Semi-supervised sentence classification for oncological abstracts
Installation requires a Unix system with python3, pip3, and Python3 dependencies setuptools and nltk installed. (ideally scipy and scikit-learn are installed already, as their dependencies can be problematic. Tested on macOS and Ubuntu)
python3 setup.py
installs additional Python dependencies with pip (if necessary and possible), downloads nltk data packages and the Hallmarks of Cancer corpus.
(working directory = from the project root containing this file)
-
mkdir semisuper/pickles semisuper/resources/HoCCorpus semisuper/silver_standard
-
Install Python dependencies (can be installed using pip3; scipy may require additional math libraries):
- numpy==1.13.3
- scipy==0.19.1
- scikit-learn==0.19.1
- pandas==0.20.3
- Unidecode==0.4.21
- biopython==1.70
- nltk==3.2.4
-
For training new models, .txt files from the Hallmarks of Cancer corpus from http://www.cl.cam.ac.uk/~sb895/HoC.html must be unpacked to semisuper/resources/HoCCorpus
python3 demo.py [<max_abstracts>]
runs a simple demo (and training, if no precomputed pipeline and silver standard exist). A random sample (optional parameter max_abstracts, default 400) of preloaded articles is processed by a pretrained classifier. Results are ouput as demo.html, a static HTML file where these articles' key sentences are highlighted, with opacity according to prediction confidence.
If semisuper/pickles/sent_test_abstracts.pickle does not exist, new articles for the query "cancer" are fetched from PubMed. It is a good idea to use large max_abstracts (e.g. 1000, 200K, but not just 20) once, so that there is a pool of downloaded abstracts for subsequent runs to randomly draw from. Otherwise, small samples of the latest PubMed cancer articles may have obscure topics.

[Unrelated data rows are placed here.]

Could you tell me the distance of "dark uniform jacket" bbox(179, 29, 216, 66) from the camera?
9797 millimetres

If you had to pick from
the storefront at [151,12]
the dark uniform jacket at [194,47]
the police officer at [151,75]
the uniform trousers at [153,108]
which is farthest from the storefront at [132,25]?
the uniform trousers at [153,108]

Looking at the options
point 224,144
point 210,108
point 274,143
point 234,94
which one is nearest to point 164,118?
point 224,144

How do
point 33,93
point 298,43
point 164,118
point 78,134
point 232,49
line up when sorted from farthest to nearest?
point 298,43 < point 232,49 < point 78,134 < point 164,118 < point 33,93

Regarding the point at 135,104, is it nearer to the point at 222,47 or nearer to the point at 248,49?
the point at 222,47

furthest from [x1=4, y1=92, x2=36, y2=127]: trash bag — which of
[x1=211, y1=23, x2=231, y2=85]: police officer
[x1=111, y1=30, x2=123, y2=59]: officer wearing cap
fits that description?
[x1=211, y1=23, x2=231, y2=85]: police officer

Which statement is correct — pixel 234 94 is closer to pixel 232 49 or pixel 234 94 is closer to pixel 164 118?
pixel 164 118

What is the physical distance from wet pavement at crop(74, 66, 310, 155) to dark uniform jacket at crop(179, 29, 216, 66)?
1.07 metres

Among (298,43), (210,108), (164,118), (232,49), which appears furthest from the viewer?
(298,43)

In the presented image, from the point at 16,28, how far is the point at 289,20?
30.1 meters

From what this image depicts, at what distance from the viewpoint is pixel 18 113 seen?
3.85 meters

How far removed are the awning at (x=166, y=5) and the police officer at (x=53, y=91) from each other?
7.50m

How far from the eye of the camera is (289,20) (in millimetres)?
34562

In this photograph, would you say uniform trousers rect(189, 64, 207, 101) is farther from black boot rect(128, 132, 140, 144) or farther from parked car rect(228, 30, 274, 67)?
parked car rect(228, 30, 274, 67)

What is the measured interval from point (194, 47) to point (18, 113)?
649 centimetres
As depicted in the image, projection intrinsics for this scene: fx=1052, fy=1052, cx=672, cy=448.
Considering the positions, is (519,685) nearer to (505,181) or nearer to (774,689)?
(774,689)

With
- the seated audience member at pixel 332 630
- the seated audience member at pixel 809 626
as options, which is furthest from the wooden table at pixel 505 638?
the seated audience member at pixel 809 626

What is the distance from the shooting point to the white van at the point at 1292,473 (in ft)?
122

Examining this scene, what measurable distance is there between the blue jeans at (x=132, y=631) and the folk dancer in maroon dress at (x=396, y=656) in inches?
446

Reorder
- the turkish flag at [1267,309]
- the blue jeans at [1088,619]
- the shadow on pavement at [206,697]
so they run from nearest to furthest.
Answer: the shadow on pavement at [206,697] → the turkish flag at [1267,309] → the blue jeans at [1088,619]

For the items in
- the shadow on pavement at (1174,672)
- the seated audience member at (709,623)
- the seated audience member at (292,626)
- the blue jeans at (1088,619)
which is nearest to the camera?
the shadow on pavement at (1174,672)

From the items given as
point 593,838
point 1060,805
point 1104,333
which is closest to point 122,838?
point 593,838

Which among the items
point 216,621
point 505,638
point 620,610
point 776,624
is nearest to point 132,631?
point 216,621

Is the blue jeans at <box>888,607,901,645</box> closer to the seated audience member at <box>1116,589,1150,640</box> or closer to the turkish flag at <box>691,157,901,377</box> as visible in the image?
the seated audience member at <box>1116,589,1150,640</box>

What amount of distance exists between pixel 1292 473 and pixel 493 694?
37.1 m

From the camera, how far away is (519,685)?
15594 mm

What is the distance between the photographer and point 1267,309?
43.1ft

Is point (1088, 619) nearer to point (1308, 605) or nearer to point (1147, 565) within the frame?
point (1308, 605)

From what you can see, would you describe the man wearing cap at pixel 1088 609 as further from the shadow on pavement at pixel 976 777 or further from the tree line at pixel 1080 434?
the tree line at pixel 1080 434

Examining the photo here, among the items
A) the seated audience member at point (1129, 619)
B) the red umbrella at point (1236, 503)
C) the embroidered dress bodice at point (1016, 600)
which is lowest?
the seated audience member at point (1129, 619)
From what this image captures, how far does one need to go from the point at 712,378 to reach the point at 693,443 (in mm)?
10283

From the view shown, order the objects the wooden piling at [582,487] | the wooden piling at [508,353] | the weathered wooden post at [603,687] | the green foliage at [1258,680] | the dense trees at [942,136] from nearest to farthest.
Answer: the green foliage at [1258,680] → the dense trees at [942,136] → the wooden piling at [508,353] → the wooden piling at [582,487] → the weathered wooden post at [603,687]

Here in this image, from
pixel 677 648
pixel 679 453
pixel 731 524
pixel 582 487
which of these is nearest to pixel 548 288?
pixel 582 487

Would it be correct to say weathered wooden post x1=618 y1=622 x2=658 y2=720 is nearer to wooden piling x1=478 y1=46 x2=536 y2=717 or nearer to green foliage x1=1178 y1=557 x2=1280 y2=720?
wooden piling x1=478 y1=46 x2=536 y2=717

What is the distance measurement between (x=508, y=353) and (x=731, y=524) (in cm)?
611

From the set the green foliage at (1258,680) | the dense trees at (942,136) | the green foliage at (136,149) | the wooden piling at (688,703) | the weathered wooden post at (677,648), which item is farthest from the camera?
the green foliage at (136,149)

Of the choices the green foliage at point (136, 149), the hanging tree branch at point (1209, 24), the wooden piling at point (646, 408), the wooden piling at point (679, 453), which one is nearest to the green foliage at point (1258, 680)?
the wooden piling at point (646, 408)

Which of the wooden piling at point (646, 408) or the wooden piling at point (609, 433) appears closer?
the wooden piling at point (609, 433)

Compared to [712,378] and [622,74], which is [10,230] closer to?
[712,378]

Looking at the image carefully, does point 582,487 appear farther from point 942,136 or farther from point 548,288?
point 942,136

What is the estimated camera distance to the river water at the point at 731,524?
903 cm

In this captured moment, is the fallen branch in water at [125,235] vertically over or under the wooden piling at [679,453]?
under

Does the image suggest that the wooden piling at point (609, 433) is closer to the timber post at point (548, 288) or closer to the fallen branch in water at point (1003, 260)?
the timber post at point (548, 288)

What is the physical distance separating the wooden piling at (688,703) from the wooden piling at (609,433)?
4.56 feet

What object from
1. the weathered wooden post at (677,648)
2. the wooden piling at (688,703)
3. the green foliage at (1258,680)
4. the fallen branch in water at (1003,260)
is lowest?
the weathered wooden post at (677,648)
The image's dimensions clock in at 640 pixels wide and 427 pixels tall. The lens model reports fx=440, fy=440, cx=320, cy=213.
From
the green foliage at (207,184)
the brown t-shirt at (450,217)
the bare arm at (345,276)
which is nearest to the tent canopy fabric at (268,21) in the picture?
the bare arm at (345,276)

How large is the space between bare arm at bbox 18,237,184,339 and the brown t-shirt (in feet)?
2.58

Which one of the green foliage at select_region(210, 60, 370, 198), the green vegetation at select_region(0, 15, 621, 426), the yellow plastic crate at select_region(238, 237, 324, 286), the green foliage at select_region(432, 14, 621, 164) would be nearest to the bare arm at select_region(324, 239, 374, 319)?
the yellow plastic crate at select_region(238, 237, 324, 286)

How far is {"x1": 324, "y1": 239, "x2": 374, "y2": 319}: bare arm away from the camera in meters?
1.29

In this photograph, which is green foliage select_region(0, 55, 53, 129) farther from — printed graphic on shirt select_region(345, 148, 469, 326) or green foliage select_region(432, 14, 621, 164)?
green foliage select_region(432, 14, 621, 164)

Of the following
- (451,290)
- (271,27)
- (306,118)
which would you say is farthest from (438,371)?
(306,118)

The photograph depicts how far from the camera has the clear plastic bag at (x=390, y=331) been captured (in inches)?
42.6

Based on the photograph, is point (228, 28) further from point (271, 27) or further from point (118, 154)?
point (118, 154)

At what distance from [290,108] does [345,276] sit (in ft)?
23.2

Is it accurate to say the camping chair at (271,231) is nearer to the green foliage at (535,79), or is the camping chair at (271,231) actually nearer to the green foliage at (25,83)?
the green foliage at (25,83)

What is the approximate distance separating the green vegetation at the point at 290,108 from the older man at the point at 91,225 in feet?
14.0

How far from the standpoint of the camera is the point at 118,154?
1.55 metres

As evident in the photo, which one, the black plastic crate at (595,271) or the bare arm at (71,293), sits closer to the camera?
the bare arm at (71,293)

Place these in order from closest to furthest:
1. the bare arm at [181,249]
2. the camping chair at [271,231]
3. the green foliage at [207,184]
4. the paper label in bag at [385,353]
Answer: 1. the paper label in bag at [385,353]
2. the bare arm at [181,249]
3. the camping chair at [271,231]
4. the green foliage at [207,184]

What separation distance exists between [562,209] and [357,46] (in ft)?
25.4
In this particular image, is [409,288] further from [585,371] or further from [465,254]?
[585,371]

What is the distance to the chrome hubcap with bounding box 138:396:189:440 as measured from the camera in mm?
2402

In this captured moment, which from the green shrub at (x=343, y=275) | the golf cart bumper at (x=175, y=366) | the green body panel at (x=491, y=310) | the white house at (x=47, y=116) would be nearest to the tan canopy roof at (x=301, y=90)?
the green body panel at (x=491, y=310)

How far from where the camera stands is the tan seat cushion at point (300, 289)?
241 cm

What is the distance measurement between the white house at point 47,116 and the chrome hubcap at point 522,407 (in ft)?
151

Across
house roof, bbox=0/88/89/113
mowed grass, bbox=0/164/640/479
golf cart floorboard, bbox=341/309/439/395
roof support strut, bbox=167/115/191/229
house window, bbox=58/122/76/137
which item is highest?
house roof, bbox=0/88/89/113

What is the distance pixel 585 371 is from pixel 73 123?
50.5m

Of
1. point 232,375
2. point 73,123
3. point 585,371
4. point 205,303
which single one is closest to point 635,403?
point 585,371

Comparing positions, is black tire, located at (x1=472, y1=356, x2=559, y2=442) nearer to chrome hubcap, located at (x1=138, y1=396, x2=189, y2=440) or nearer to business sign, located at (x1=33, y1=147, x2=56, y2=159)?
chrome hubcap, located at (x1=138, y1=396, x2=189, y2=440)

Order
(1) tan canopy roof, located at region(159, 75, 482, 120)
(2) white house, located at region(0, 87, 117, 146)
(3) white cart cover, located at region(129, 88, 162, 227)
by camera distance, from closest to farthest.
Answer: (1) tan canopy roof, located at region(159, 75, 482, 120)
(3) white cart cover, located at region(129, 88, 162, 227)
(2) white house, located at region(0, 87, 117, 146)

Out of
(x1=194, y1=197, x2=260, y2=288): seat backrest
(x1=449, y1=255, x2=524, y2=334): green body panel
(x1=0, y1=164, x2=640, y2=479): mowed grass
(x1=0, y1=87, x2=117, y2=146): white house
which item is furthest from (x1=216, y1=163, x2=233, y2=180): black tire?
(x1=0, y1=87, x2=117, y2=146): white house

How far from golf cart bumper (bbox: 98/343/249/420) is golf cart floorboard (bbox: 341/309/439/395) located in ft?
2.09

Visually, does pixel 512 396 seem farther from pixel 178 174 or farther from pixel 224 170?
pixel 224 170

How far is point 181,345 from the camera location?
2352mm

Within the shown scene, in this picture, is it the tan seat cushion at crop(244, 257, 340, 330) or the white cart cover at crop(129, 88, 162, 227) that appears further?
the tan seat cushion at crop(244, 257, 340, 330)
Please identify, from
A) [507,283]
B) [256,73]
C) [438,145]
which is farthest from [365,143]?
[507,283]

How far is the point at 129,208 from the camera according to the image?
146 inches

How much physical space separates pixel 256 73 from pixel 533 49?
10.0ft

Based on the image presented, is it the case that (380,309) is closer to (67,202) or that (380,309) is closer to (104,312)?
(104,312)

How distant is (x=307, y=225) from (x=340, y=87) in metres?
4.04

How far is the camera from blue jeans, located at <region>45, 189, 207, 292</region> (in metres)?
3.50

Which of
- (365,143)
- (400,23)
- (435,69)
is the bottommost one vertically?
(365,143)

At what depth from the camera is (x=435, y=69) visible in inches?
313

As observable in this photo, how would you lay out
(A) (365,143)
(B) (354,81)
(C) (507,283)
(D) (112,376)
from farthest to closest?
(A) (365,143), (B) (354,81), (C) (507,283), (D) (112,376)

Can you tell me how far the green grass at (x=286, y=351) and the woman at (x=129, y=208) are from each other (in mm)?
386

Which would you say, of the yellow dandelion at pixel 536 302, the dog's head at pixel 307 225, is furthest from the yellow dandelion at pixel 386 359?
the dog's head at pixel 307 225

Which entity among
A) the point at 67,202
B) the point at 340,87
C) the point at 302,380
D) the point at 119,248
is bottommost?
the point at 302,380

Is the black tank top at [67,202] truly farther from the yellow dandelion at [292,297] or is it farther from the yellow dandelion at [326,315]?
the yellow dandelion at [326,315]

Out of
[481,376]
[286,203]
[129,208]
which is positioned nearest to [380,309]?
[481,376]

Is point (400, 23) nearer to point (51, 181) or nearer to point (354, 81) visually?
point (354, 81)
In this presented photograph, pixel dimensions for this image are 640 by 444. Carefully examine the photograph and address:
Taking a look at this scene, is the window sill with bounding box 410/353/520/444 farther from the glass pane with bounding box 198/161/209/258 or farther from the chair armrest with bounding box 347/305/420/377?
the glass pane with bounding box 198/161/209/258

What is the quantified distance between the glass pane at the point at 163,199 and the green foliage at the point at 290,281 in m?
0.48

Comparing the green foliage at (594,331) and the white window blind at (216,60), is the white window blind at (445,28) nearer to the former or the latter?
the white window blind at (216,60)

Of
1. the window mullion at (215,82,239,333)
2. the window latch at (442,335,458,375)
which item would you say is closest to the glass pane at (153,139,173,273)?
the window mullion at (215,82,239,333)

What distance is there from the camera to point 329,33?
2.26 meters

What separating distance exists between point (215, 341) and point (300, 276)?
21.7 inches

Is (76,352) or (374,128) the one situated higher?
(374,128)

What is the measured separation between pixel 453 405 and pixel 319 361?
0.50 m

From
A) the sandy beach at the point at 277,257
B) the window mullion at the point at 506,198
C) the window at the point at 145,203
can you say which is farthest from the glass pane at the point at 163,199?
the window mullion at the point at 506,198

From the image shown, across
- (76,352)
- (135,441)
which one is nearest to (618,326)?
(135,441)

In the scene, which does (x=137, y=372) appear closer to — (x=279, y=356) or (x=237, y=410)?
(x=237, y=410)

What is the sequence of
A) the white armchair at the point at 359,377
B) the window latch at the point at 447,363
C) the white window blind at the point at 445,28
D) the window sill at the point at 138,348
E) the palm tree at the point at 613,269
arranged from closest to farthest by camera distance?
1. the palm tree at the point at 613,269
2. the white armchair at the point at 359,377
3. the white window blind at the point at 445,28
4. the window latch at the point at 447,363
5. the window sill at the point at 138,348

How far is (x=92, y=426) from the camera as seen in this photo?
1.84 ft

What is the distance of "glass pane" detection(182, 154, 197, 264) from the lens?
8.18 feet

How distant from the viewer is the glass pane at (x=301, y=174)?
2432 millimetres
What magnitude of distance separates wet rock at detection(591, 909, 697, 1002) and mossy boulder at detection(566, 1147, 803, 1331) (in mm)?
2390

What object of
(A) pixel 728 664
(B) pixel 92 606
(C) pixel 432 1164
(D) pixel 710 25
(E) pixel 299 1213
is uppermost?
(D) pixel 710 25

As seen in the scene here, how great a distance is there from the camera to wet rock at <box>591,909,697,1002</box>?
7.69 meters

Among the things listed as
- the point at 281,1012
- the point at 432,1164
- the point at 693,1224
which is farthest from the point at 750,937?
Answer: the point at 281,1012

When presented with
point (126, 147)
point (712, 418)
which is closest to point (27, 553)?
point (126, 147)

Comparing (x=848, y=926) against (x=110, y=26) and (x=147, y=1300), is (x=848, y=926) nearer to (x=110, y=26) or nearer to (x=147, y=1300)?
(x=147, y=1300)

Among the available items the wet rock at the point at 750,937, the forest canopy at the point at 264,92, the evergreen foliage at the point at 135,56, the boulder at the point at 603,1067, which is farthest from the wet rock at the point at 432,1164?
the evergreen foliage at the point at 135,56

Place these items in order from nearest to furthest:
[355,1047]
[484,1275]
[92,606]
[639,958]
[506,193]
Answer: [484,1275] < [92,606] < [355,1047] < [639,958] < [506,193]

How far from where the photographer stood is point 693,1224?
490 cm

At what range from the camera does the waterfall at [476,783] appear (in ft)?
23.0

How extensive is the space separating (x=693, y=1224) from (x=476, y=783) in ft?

If /semisuper/pickles/semi_pipeline.pickle or /semisuper/silver_standard/silver_standard.tsv does not exist, a new model is trained first.
python3 build_corpus_and_ss_classifier.py
trains a new classifier, using the latest nightly CIViC dump, and saves the resulting pipeline to semisuper/pickles/semi_pipeline.pickle. The silver standard corpus generated in the process is saved to semisuper/silver_standard.tsv (the corpus is required by key_sentence_predictor.py for normalising confidence scores to the [0,1] range).
Currently, this performs hyperparameter search for iterative SVM only. To test additional models, the return statement of function estimator_list() in semisuper/ss_model_selection.py must be changed. Likewise, n-gram options and feature selection methods can be uncommented in the same module's preproc_param_dict() function. The parameter combination with the highest accuracy score in simple 80%-20% validation is chosen for the resulting pipeline.
key_sentence_predictor.py contains the class KeySentencePredictor which can be used to process a list X of dictionaries containing keys "abstract" and "pmid". (This class is used by demo.py and semisuper/tests/key_sentence_predictor_test.py)
Calling transform(X) or predict(X) return a dictionary containing a list of key sentences for each pmid, of the form:
{<pmid_i> : [ <start_i0, end_i0, score_i0>, <start_i1, end_i1, score_i1>, ... ], <pmid_i+1> : ... }
If semisuper/pickles/semi_pipeline.pickle or semisuper/silver_standard.tsv does not exist, a new pipeline and silver standard are generated.